The connection to the bridge consists of two separate "streams" (see FIXME protocol design), an "outer" stream that is readable by the bridge, and an "inner" stream that contains a nested TLS session between the client and server inaccessible to the bridge. This session is used to:
- encrypt passwords and passphrases when sending them to the signing server
- authenticate the request (to make sure the bridge cannot inject other data for signing or modify the requests)
Threats
Signing server compromise
- Countermeasures:
- No listening ports on signing server
- Bridge verifies correctness all protocol exchanges
- No direct access to koji or package repositories
- The signing server disconnects after responding to each request and launches a new process to respond to any following request
- Encrypted swap
- Risks:
- Can wait until a legitimate signer attempts to encrypt something, the capture user's passphrase, decrypt the key passphrase and use the key.
- Can copy encrypted key and encrypted passphrases elsewhere, and hope to obtain user's passphrases later.
- Can destroy/modify audit logs, but a copy of them is stored elsewhere.
- Cannot add another signer without being able to decrypt the key passphrase in the first place.

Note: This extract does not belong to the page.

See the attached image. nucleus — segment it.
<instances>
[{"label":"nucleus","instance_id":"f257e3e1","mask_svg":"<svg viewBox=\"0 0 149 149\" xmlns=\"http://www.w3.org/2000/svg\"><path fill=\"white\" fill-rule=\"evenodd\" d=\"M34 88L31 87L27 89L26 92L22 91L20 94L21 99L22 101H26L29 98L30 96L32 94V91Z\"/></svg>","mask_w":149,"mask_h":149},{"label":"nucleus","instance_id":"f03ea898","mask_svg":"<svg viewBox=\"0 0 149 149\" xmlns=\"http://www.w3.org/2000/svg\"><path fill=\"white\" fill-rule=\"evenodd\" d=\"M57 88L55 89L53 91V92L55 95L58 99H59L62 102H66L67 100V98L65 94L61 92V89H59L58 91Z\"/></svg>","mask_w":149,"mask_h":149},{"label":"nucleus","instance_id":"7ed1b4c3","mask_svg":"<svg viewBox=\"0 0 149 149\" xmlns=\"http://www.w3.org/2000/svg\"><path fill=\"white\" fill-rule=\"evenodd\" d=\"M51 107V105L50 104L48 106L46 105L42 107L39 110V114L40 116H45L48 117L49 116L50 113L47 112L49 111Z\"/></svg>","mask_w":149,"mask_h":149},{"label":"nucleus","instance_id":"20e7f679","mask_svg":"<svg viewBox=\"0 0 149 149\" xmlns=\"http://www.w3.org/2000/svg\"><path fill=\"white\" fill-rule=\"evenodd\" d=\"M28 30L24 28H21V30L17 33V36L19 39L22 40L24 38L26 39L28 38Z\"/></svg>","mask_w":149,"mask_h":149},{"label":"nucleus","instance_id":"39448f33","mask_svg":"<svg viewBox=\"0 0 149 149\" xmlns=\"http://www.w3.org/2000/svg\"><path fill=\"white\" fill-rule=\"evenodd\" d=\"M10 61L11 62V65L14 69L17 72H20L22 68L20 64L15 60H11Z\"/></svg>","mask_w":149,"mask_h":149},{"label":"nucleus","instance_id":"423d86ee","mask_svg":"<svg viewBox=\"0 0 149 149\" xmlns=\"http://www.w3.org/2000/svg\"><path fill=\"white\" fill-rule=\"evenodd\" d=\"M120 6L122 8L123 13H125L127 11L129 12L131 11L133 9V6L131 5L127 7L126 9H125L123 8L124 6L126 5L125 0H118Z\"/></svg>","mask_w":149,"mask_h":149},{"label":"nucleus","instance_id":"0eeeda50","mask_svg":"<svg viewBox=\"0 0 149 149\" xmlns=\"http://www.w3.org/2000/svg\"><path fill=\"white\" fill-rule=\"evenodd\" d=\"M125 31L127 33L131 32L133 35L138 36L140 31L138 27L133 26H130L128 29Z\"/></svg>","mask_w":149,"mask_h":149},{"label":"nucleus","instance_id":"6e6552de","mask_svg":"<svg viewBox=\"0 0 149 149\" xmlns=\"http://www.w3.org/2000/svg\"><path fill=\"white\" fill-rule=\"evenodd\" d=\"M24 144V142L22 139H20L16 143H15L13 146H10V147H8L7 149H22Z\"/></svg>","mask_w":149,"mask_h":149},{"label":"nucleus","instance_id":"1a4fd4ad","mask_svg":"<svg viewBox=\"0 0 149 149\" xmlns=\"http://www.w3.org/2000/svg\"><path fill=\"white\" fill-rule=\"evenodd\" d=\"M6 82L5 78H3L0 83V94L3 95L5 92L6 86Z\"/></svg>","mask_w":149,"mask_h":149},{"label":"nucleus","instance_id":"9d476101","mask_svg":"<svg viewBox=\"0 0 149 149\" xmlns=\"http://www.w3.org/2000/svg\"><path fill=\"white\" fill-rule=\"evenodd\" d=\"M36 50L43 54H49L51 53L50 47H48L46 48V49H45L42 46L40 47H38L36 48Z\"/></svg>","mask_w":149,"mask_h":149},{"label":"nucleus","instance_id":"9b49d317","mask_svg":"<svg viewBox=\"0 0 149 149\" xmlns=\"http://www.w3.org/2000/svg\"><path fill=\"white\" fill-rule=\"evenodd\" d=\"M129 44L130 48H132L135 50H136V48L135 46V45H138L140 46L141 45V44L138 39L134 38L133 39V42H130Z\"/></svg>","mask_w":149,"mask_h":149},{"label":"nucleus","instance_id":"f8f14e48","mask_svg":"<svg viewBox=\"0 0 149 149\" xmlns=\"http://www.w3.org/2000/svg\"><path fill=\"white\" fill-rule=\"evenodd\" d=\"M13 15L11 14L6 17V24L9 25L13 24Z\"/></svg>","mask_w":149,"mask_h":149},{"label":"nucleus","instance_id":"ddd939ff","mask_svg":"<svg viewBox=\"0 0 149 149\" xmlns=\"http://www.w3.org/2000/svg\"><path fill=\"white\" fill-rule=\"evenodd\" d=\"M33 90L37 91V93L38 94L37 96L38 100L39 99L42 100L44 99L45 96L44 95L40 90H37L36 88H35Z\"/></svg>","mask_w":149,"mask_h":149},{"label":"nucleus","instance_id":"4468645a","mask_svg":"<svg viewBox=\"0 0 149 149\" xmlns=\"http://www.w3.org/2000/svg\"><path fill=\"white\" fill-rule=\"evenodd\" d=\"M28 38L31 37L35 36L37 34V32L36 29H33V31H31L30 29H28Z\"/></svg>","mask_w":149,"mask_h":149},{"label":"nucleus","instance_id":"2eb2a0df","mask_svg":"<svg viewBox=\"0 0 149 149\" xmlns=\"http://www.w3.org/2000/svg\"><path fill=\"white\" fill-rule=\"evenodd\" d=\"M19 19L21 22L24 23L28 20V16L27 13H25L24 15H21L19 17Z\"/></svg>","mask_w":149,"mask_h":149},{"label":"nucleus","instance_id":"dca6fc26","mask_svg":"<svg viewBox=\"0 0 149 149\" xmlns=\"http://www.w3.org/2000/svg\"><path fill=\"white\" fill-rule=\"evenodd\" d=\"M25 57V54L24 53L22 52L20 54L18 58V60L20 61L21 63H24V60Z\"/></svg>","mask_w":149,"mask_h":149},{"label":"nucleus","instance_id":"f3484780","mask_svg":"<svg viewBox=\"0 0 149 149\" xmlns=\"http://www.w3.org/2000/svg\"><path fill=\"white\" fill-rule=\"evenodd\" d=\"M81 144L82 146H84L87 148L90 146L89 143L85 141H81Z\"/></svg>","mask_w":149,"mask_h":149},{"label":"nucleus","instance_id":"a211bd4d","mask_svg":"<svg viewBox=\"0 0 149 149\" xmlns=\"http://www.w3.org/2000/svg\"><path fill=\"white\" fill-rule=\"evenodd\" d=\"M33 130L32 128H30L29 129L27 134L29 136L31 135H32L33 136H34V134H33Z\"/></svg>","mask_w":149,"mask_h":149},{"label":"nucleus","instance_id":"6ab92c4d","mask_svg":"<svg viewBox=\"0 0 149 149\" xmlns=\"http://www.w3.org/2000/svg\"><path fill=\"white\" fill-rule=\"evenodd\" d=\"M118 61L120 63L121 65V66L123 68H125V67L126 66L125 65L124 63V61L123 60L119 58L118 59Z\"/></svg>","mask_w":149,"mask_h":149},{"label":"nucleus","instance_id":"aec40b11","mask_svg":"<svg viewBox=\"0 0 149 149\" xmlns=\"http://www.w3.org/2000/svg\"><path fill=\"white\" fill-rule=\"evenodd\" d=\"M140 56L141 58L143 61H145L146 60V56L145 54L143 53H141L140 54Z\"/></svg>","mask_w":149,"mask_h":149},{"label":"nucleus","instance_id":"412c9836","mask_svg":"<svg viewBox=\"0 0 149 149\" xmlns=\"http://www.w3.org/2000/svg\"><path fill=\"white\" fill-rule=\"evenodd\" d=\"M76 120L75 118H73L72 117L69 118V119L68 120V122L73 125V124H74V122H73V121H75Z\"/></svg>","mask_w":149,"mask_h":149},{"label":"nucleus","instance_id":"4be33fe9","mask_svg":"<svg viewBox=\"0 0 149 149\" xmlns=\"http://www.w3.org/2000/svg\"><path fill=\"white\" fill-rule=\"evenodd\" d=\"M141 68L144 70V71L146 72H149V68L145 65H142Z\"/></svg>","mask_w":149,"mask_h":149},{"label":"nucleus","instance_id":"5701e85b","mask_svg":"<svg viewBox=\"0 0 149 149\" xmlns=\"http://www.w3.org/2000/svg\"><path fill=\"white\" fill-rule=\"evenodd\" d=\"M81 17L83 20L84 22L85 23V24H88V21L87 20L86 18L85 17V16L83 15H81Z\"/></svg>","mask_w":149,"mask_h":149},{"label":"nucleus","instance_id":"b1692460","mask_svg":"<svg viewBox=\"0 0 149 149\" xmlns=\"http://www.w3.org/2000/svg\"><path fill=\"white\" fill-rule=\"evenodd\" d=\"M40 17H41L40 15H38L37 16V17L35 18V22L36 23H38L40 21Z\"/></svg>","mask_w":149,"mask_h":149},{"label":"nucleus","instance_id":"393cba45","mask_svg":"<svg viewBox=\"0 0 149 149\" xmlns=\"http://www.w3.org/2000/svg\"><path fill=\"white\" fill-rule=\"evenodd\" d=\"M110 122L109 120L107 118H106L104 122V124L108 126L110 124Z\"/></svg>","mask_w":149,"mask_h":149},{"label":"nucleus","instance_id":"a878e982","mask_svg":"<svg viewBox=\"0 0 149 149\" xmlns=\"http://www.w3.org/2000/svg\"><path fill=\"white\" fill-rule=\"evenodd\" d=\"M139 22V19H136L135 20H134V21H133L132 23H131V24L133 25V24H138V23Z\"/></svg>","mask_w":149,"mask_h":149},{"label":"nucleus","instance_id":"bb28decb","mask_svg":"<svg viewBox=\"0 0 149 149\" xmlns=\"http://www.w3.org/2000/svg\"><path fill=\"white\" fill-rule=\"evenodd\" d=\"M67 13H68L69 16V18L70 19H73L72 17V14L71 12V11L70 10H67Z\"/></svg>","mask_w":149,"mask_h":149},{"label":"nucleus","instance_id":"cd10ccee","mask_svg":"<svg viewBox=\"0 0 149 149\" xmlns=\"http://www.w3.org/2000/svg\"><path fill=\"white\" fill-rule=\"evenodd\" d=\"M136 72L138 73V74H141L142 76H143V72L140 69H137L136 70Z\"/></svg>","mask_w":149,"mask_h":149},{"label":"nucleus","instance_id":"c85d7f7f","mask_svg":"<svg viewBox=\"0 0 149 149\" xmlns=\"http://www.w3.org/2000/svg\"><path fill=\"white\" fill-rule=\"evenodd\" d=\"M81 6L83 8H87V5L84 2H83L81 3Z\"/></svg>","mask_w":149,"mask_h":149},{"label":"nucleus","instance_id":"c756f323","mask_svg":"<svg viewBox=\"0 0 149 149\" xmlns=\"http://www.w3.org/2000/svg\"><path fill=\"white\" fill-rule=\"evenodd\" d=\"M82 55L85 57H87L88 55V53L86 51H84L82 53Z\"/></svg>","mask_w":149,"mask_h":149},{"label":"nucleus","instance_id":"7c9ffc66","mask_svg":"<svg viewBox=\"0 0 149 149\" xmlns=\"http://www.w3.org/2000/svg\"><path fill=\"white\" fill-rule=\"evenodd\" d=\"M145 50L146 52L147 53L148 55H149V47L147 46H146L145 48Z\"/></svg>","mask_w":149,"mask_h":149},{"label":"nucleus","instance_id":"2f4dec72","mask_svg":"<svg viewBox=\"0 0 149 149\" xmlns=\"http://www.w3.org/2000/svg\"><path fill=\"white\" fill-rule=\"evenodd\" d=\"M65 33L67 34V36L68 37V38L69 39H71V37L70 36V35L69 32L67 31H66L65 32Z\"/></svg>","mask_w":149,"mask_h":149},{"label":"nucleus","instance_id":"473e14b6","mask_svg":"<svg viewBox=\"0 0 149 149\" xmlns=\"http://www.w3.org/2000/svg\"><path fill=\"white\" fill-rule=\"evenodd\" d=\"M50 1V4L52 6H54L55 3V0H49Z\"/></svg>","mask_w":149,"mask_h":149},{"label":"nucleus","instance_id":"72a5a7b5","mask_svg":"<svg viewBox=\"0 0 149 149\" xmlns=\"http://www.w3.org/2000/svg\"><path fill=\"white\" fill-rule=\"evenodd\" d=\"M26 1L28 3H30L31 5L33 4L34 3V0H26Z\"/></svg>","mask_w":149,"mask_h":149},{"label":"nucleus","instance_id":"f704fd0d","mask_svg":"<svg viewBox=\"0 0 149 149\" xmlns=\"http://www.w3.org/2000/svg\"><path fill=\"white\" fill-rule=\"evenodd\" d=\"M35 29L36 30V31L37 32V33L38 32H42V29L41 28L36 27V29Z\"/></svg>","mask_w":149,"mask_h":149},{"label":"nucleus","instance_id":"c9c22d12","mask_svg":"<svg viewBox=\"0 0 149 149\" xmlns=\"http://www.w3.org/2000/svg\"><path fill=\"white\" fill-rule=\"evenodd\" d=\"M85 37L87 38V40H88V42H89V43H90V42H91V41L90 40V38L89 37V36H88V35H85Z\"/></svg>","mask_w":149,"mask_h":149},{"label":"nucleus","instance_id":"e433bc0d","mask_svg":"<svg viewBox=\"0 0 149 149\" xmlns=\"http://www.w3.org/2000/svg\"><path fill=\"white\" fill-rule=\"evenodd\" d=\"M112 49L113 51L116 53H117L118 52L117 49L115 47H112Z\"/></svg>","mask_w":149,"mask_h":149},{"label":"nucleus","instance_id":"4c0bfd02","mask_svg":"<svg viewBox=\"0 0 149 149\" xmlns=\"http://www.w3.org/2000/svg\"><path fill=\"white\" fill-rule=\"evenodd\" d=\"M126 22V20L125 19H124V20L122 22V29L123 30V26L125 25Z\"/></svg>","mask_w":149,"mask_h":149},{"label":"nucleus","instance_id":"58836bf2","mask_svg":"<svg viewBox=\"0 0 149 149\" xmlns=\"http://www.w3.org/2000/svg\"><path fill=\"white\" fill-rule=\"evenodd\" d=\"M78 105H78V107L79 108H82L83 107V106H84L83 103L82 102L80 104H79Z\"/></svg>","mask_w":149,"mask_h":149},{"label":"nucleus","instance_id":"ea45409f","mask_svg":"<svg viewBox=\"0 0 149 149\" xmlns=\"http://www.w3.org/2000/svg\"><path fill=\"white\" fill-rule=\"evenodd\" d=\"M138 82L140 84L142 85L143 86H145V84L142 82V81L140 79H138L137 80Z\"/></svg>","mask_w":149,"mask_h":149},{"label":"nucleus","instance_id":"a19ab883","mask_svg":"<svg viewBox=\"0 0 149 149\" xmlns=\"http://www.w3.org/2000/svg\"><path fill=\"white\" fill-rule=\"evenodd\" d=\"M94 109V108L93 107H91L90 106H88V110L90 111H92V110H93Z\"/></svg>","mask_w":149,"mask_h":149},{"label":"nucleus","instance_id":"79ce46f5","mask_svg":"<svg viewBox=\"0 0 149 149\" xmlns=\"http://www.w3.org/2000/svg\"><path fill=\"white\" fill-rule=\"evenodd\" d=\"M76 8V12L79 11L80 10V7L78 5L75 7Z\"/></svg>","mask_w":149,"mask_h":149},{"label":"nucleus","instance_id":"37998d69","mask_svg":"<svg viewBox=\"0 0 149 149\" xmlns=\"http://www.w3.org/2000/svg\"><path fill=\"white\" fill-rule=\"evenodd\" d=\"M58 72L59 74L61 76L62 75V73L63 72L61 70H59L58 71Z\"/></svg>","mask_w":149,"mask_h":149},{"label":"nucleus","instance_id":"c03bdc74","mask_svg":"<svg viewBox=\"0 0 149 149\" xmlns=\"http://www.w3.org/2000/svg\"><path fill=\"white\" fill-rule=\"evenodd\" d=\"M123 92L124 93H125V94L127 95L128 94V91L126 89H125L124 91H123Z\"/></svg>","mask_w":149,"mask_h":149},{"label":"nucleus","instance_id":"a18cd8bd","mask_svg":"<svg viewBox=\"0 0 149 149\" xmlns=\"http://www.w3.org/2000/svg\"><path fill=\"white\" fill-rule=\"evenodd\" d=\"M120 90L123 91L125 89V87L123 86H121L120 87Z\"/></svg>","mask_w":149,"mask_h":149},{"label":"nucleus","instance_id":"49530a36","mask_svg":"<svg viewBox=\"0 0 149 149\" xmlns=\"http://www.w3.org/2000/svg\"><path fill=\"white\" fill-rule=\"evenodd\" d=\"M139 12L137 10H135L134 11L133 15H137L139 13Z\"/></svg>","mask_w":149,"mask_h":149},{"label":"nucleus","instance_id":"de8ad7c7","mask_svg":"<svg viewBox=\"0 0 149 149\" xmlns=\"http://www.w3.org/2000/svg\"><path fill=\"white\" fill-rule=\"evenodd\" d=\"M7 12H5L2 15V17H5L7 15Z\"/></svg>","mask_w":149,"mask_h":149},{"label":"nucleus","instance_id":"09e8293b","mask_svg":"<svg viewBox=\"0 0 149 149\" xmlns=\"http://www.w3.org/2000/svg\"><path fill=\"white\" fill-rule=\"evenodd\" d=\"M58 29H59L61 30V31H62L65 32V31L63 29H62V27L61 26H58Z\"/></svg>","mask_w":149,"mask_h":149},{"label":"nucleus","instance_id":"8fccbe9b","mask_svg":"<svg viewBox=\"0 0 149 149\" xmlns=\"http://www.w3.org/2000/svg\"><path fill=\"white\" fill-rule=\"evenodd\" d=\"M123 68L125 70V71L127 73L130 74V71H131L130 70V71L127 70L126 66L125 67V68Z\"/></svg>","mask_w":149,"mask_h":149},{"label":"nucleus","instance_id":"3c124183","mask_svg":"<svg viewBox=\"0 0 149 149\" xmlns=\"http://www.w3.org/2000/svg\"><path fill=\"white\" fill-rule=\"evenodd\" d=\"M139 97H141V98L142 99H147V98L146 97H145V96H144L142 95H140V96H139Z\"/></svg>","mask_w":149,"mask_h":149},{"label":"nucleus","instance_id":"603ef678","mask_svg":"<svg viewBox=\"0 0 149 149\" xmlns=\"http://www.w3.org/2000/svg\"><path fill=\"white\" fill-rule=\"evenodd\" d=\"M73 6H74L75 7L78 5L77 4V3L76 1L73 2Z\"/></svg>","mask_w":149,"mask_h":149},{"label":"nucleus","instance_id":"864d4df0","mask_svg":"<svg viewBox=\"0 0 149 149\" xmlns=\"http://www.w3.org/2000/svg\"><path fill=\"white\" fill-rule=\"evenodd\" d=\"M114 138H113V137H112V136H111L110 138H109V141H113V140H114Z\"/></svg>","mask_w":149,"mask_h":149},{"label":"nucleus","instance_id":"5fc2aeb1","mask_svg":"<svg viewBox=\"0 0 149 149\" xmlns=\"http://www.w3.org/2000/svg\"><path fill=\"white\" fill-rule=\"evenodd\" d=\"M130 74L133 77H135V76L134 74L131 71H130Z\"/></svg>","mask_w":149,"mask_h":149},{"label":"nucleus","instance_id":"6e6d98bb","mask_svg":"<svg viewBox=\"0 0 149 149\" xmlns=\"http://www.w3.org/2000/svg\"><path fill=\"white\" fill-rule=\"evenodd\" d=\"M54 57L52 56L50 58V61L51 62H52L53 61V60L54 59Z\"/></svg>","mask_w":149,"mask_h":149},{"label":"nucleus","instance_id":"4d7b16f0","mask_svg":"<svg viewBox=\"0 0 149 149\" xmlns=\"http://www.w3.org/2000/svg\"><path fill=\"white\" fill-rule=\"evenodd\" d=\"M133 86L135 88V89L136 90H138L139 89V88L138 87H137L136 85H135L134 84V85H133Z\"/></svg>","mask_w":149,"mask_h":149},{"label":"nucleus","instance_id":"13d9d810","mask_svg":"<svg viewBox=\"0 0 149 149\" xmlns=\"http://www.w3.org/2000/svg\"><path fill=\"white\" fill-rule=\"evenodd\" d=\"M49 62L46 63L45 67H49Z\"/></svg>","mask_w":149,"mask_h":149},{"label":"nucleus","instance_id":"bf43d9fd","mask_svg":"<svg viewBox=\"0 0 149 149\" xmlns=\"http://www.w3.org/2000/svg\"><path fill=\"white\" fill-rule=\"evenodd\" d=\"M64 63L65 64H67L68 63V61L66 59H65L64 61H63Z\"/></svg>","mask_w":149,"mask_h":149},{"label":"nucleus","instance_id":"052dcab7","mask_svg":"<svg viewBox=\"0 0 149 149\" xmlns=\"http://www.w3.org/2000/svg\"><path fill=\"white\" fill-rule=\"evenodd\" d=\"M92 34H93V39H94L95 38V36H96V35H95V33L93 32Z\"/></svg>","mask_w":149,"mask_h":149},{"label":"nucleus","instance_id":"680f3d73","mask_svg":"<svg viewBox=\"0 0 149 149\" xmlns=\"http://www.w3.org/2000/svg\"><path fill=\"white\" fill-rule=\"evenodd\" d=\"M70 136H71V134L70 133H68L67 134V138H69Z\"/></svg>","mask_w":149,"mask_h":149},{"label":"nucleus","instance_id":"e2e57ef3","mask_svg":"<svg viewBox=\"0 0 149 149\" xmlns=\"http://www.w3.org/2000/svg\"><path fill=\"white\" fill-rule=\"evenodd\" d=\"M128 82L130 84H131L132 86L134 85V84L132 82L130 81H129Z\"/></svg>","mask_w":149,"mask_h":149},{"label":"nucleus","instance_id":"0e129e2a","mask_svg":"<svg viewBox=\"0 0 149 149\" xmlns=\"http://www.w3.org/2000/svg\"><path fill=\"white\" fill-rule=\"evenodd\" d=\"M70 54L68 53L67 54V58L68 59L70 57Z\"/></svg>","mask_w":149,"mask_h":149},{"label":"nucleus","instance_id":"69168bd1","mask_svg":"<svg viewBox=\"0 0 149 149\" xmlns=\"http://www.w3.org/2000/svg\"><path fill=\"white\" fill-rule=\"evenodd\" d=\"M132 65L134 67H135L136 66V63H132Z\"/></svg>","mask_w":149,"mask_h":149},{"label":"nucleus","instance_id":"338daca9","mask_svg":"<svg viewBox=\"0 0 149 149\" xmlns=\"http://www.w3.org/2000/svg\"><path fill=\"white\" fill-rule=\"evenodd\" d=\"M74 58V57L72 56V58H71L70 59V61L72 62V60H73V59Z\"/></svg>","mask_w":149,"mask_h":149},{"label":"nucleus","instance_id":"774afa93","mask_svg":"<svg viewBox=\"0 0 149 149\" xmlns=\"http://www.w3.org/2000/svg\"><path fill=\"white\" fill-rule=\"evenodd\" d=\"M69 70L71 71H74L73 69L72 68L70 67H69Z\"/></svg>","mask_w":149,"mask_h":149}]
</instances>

- Cannot publish packages using Fedora infrastructure without attacking the infrastructure as well
- Cannot return different data in response to a signature request because only the signature is expected in reply.

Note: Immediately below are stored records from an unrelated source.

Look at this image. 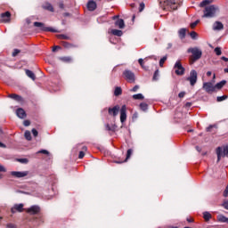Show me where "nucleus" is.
I'll use <instances>...</instances> for the list:
<instances>
[{
    "mask_svg": "<svg viewBox=\"0 0 228 228\" xmlns=\"http://www.w3.org/2000/svg\"><path fill=\"white\" fill-rule=\"evenodd\" d=\"M159 6L162 10L172 12L179 8V4L175 0H159Z\"/></svg>",
    "mask_w": 228,
    "mask_h": 228,
    "instance_id": "nucleus-1",
    "label": "nucleus"
},
{
    "mask_svg": "<svg viewBox=\"0 0 228 228\" xmlns=\"http://www.w3.org/2000/svg\"><path fill=\"white\" fill-rule=\"evenodd\" d=\"M218 12H220V8L217 5L206 6L203 11V18L213 19Z\"/></svg>",
    "mask_w": 228,
    "mask_h": 228,
    "instance_id": "nucleus-2",
    "label": "nucleus"
},
{
    "mask_svg": "<svg viewBox=\"0 0 228 228\" xmlns=\"http://www.w3.org/2000/svg\"><path fill=\"white\" fill-rule=\"evenodd\" d=\"M187 53H191V56L190 57V61L192 63L195 61H199L202 58V50L199 49L198 47L189 48Z\"/></svg>",
    "mask_w": 228,
    "mask_h": 228,
    "instance_id": "nucleus-3",
    "label": "nucleus"
},
{
    "mask_svg": "<svg viewBox=\"0 0 228 228\" xmlns=\"http://www.w3.org/2000/svg\"><path fill=\"white\" fill-rule=\"evenodd\" d=\"M216 155H217V163L220 162L222 158H228V145L216 148Z\"/></svg>",
    "mask_w": 228,
    "mask_h": 228,
    "instance_id": "nucleus-4",
    "label": "nucleus"
},
{
    "mask_svg": "<svg viewBox=\"0 0 228 228\" xmlns=\"http://www.w3.org/2000/svg\"><path fill=\"white\" fill-rule=\"evenodd\" d=\"M34 26L35 28H40L41 31L50 32V33H58V30H56V28H53L51 27H45V23L35 21Z\"/></svg>",
    "mask_w": 228,
    "mask_h": 228,
    "instance_id": "nucleus-5",
    "label": "nucleus"
},
{
    "mask_svg": "<svg viewBox=\"0 0 228 228\" xmlns=\"http://www.w3.org/2000/svg\"><path fill=\"white\" fill-rule=\"evenodd\" d=\"M174 69H175V74H176V76H184V72H186V69L183 67L181 61H177L175 63Z\"/></svg>",
    "mask_w": 228,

Side channel attacks on the signing server
- Countermeasures:
- No other users on the signing server. Ideally the signing server would be a separate physical computer.
- Risks:
- Can observe the key as it is used for signing.
Attacks on the network connection between the bridge and signing server
- Countermeasures:
- The connection uses TLS, both sides are authenticated using a certificate.
- Risks:
- Can deny service
Modification of the data stream is discussed below.
Attacks on the bridge
- Countermeasures:
- Connections from the signing server and clients are using TLS, authenticated using certificates
- Passphrase is encrypted and all requests are authenticated using an inner TLS session
- The signing server is authenticated using a certificate while establishing the inner TLS session
- Risks:
- Can deny service
- Cannot impersonate the signing server to clients without knowing the signing server's certificate key.
- Cannot get user's password without cracking the inner TLS session
- Cannot modify a request (e.g. substitute data to be signed, or grant access to a different user) without cracking inner TLS session or hash used to authenticate the request
Attacks on the network connection between the client and the bridge
See above.
Attacks on the client
- Countermeasures:
- Client has never seen the key nor passphrase
- Access can be revoked
- User's passphrases can be changed
- RPM signing requests specify some kind of checksum of the RPM / it's header
- ? Would it make sense to require a signing request from two different users before acting on it?
- Risks:
- Can intentionally sign malicious data
- User's certificate and passphrases can be captured by an attacker
- Can sign a RPM without downloading it and manually checking it.